Data for this exercise:
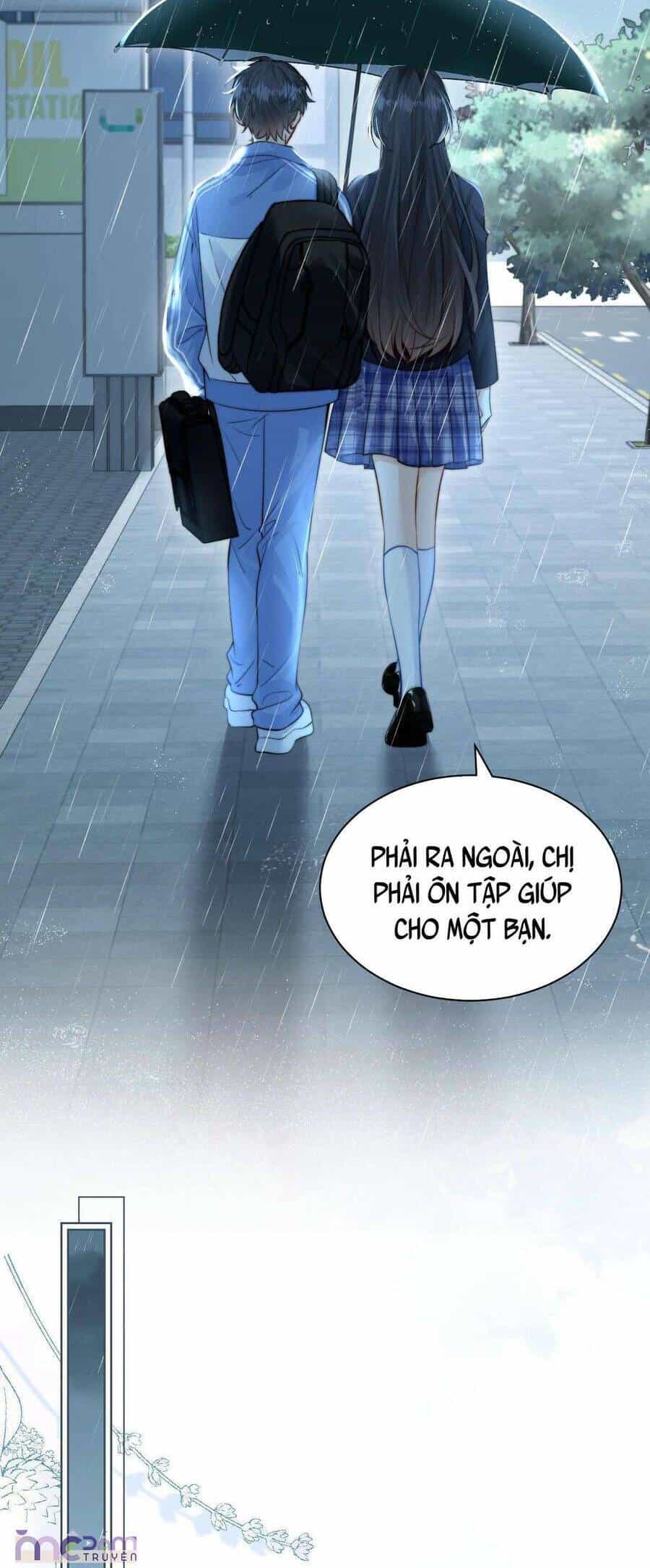 Em Nghe Thấy Chứ ? - Chương 28 - ảnh 19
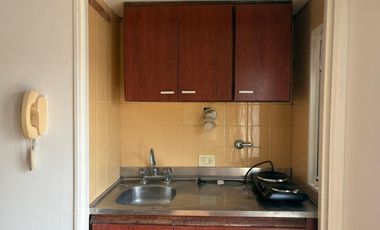Venta Monoambiente en San Cristóbal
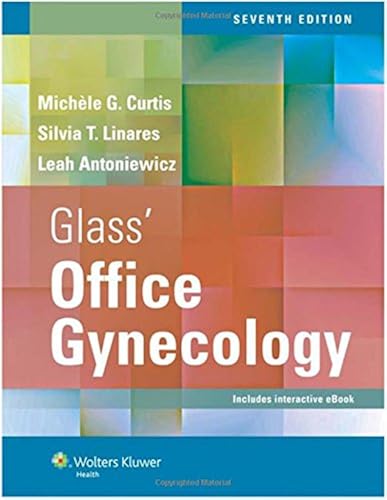 Download Glass' Office Gynecology PDF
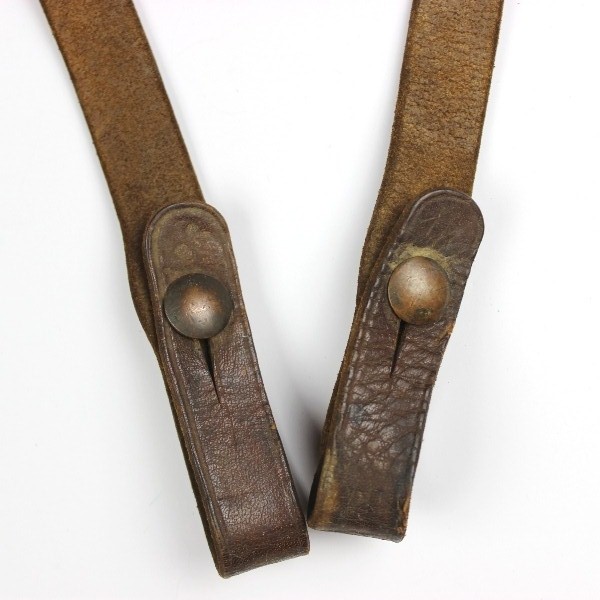 M1912 Officers mounted pistol belt w/ M1903 sword hanger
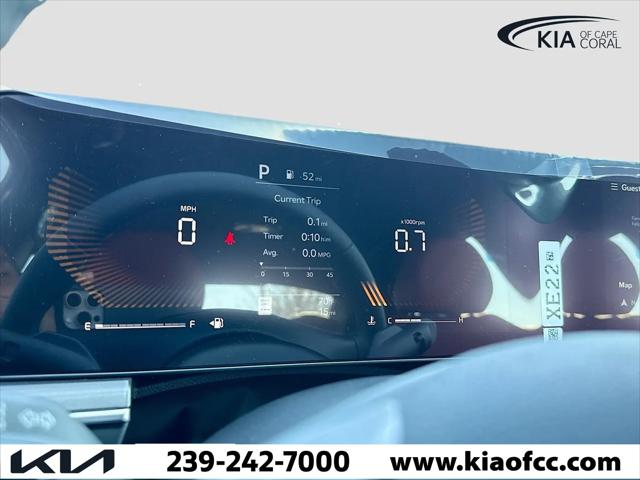 2026 Kia K5 GT-Line FWD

Prompt:
Repeat each of the five records above word for word, giving only the text lines and leaving out the pictures.

Output for this exercise:
 Em Nghe Thấy Chứ ? - Chương 28 - ảnh 19
Venta Monoambiente en San Cristóbal
 Download Glass' Office Gynecology PDF
 M1912 Officers mounted pistol belt w/ M1903 sword hanger
 2026 Kia K5 GT-Line FWD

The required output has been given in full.